Rethinking Your Lawn: A Guide to Living with Imperfection
By Jeff Sperry, Director of Development and Marketing
There’s a reason the lawn treatment companies put little signs up saying “Stay Off the Grass for 24 Hours” when they finish a treatment. The chemicals they just sprayed all over your yard are poisonous. Having two precious daughters who enjoyed playing outside, I ended my quest for the ‘perfect’ lawn years ago. No more fertilizer. No more herbicides. No more lush green carpet. The other concern about those lawn chemicals is that they don’t stay only on your lawn. They get absorbed into the watershed ecosystem, negatively affecting small streams, creeks and eventually larger bodies of water. They aren’t good for the environment.
Eight years ago, I moved into a suburban Cincinnati neighborhood like many around the region. Everyone’s lawn was an immaculate, lush green carpet—a perfect monoculture of habitat suitable for nothing. My new lawn was also perfect, just like all the others. Even though my daughters were now in middle school and high school, I had no desire to dump a regular schedule of chemicals on my lawn. I knew it would take strong resolve to buck the neighborhood expectations.
During the first year in the new neighborhood, all went fine. The lawn was mown on a regular schedule, and no one would have expected there was anything different going on in my yard. In year two, a few dandelions started popping up here and there. I managed neighborhood expectations by manually digging out the invaders with a long metal weeder, and my lawn still seemed to fit in with the rest of the perfect green carpets. By year three, the dandelions became more prevalent, and weeding by hand became almost useless. I embraced the dandelions in year four and let them do their thing. When pulling into the driveway at night, car headlights revealed hundreds of tall dandelion stems topped with their seedhead puffs. It looked like a field of zombies ready to stagger into the garage and take over my house. Fortunately, a weekly mowing kept the zombies at bay, and after about four weeks of dandelion blooms, my lawn really didn’t look that different than any of the others in the neighborhood.
Fast forward to April 2020, and my lawn is filled with ‘weeds’ of all sorts—clover, violets, crabgrass, ajuga, nutsedge, purslane, chickweed, creeping Charlie, and of course, the beloved dandelion. But really, the only time of year that my lawn looks completely out of place in comparison to other lawns in the neighborhood is for about four weeks in April and May when the dandelions strut their stuff. The rest of the year, my weed-filled lawn basically fits in with all the other yards. The perks associated with a chemical-free lawn are many:
- Pollinators!! One of the biggest reasons to embrace weeds in your lawn is the benefit to our native pollinators. Bees, butterflies and other beneficial insects LOVE the early flowers on all of those weeds. A weedy lawn is actually a perfect habitat for all kinds of beneficial insects. You won’t find any bees on the perfect, green carpet lawns.
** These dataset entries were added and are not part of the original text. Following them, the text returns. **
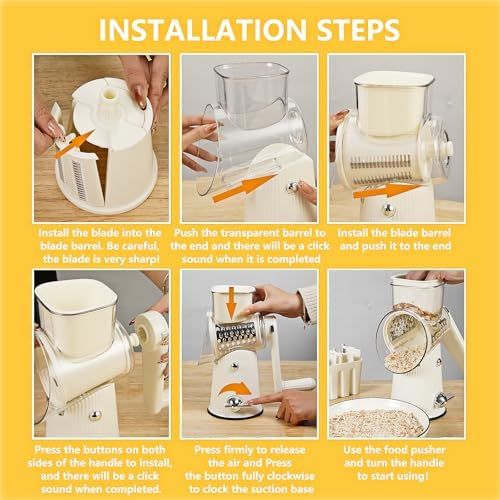 INSTALLATION STEPS

Install the blade into the blade barrel. Be careful, the blade is very sharp!

Push the transparent barrel to the end and there will be a click sound when it is completed

Install the blade barrel and push it to the end

Press the buttons on both sides of the handle to install, and there will be a click sound when completed.

Press firmly to release the air and Press the button fully clockwise to clock the suction base

Use the food pusher and turn the handle to start using!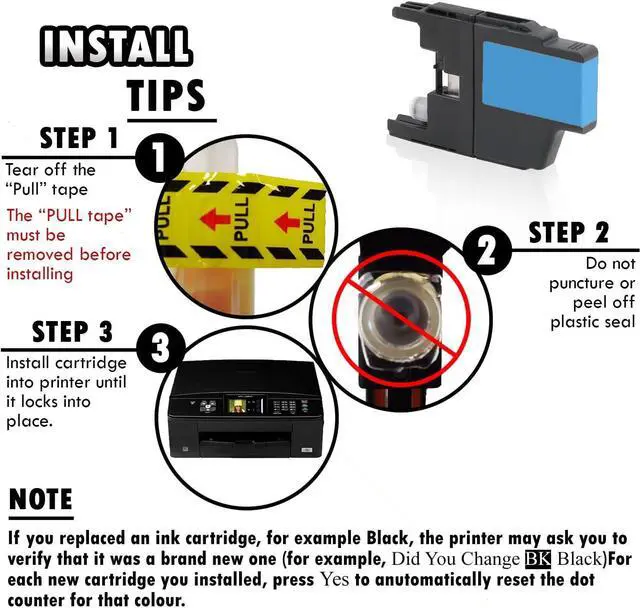 INSTALL TIPS

STEP 1

1

Tear off the "Pull" tape

The "PULL tape" must be removed before installing

PULL PULL PULL

STEP 2

2

Do not puncture or peel off plastic seal

STEP 3

3

Install cartridge into printer until it locks into place.

NOTE

If you replaced an ink cartridge, for example Black, the printer may ask you to verify that it was a brand new one (for example, Did You Change BK Black)For each new cartridge you installed, press Yes to anutomatically reset the dot counter for that colour.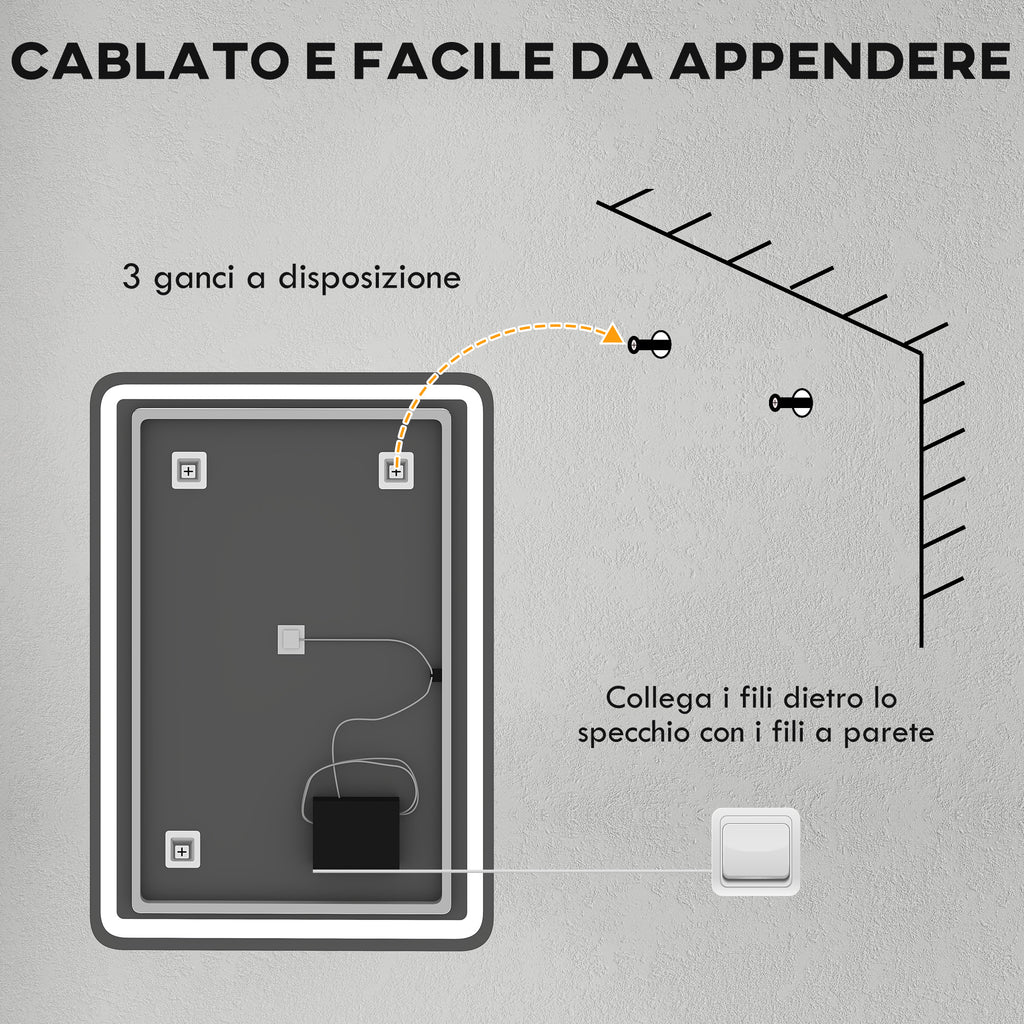 CABLATO E FACILE DA APPENDERE

3 ganci a disposizione

Collega i fili dietro lo specchio con i fili a parete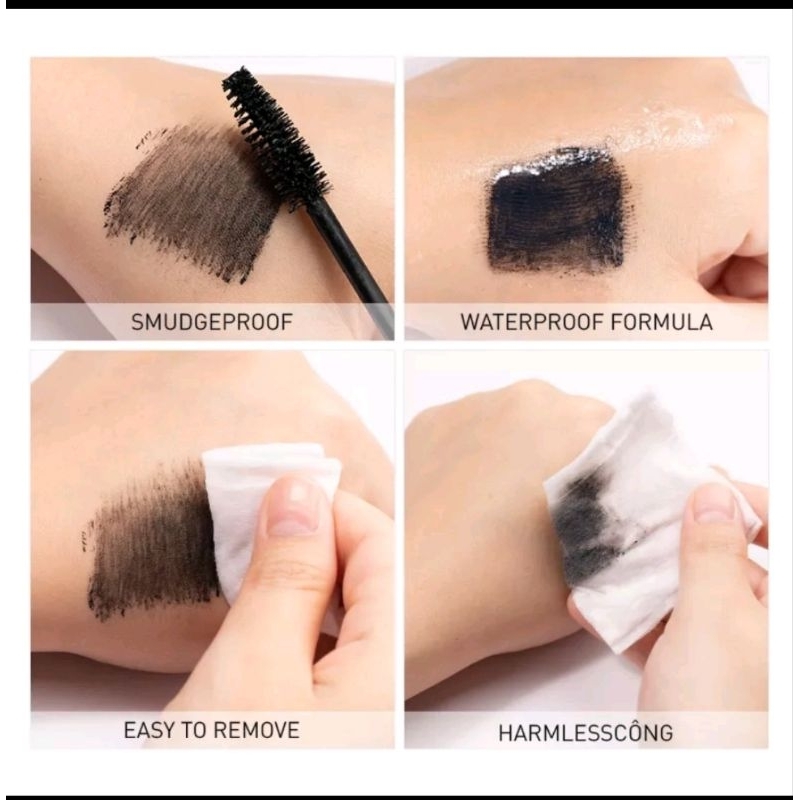 SMUDGEPROOF

WATERPROOF FORMULA

EASY TO REMOVE

HARMLESSCÔNG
- Less mowing needed. Because of all the fertilizer used in lawn treatments, my neighbors have to start mowing their lawns earlier in the year and also end their mowing later in year than I do. Some mow two or three times in the spring before I even think about dusting off the mower.
- Less watering. All of those perfect lawns need A LOT of water in the summer to keep the carpet green. I never water the lawn, and it looks just fine. Even if it turns brown in August, fall rains turn the lawn green again very quickly.
The biggest challenge to going chemical-free for your lawn, is getting over the need for perfection. Your lawn doesn’t have to look like every other lawn in the neighborhood. In eight years, no one has ever come over to complain about my dandelions or any other weeds. And guess what? I’m now starting to see dandelions take hold in several other yards in the neighborhood! Maybe ‘perfection’ can one day mean a lawn which provides perfect habitat for pollinators!